Multisample AA takes a fill rate hit with and without aniso

There is no fillrate hit. What you're seeing is the result of a memory bandwidth hit.

As we've seen in the past, not enough memory bandwidth results in less effective fillrate than the video card is theoretically capable of. For example, a GeForce2 Ultra with 1GPix/sec theoretical fillrate cannot get very close to that in 3DMark2k1 fillrate tests (I checked on Madonion...gets closer to 400MPix/sec...less than half the theoretical).

If you saw no hit in the fillrate tests when enabling FSAA, you'd probably also see no performance hit from enabling FSAA.
 
DaveBaumann said:
Technically there is a small fillrate hit at edges, but generally its so small that its not noitcable over the bandwidth hit.

Yes, that is true...and it will make a difference as geometry gets extremely complex (i.e. sub-pixel polygons common), but that's a long way off yet.
 
Of course, the fillrate hit currently is around the range of somewhere like 3%-5% due to edges...much smaller than other performance limitations...
 
DaveBaumann said:
There is no fillrate hit.

Technically there is a small fillrate hit at edges, but generally its so small that its not noitcable over the bandwidth hit.

Depends on your implementation.
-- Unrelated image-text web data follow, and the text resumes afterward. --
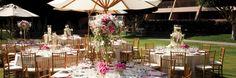 Phoenician Wedding Lawn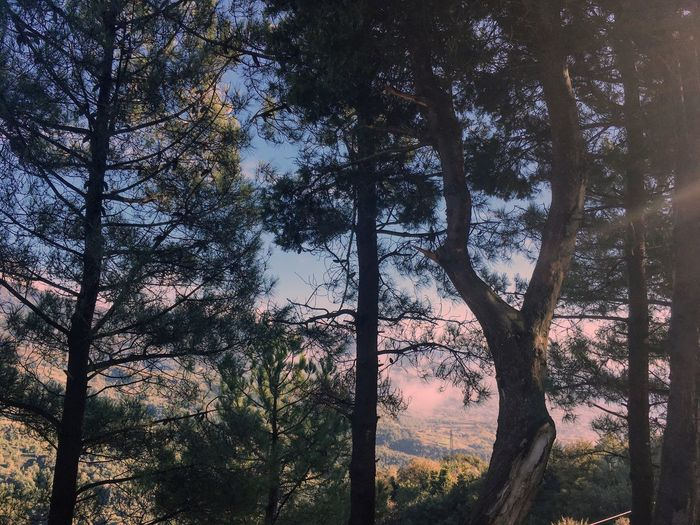 🍀 Nature Tree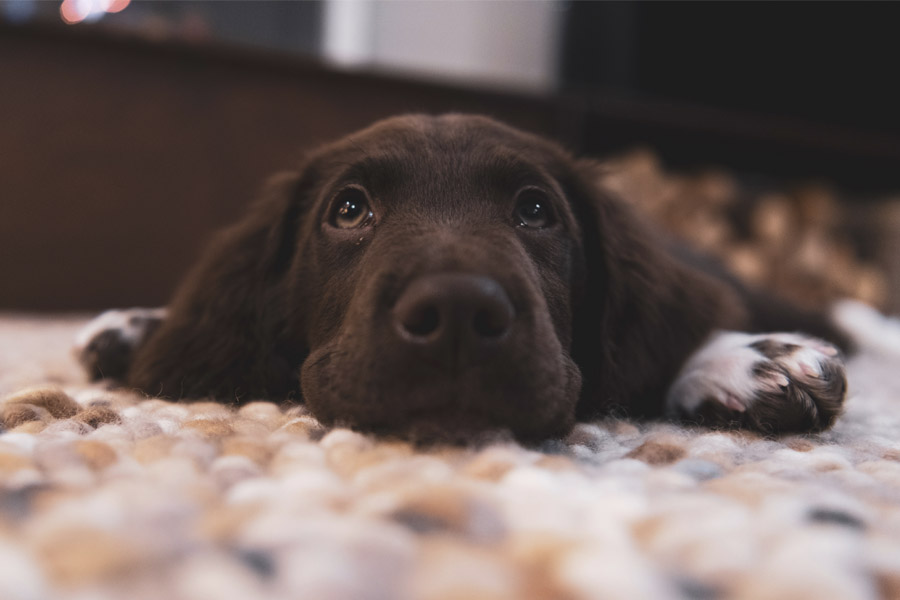 15 propósitos de año nuevo con tu mascota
There can be, but doesn't have to be.
 
The only time there might not be a fillrate hit would be with 4x or lower FSAA on a deferred renderer. Otherwise there has to be a fillrate hit for MSAA. Since it seems pretty apparent that deferred renderers have gone the way of the dodo (a move I support, given that they are bound to run into some pretty major problems with very high polycounts), and we're certainly going to be expecting higher than 4x FSAA in future hardware, it just seems obvious that every MSAA video card, now and in the future, will take a tiny fillrate hit at poly edges. Of course, the actual hit currently is so miniscule it can be ignored.
 
Why would there NOT be a fillrate hit with MSAA? After all, if doing 4xAA, it is FILLING 4x as many pixels as it would otherwise do.

-FaaR-
 
There's nothing special about a tiler that keeps it from having to generate extra samples for when using MSAA.
Alos, this high polygon thing is a red herring. It's like a mathmatical argument:

as polygon count approaches infinity TBRs start encountering difficulties.

but IMRs will never complete the scene either, so who cares. Besides, polygon limits still have mostly to do with getting the data to the card.
 
Grall said:
Why would there NOT be a fillrate hit with MSAA? After all, if doing 4xAA, it is FILLING 4x as many pixels as it would otherwise do.

-FaaR-

Because all four sub-pixels use the same color data. The only processing that is multiplied by four in multisampling is the z-checks, and so the GF3/4 cards are capable of at least four z-checks per pixel pipeline.

There's nothing special about a tiler that keeps it from having to generate extra samples for when using MSAA.
Alos, this high polygon thing is a red herring. It's like a mathmatical argument:

Well, granted, it wouldn't be easy for a tiler to not take a fillrate hit at poly edges with MSAA involved, as it would still require the rasterizer to access multiple textures per pixel, but it could be done.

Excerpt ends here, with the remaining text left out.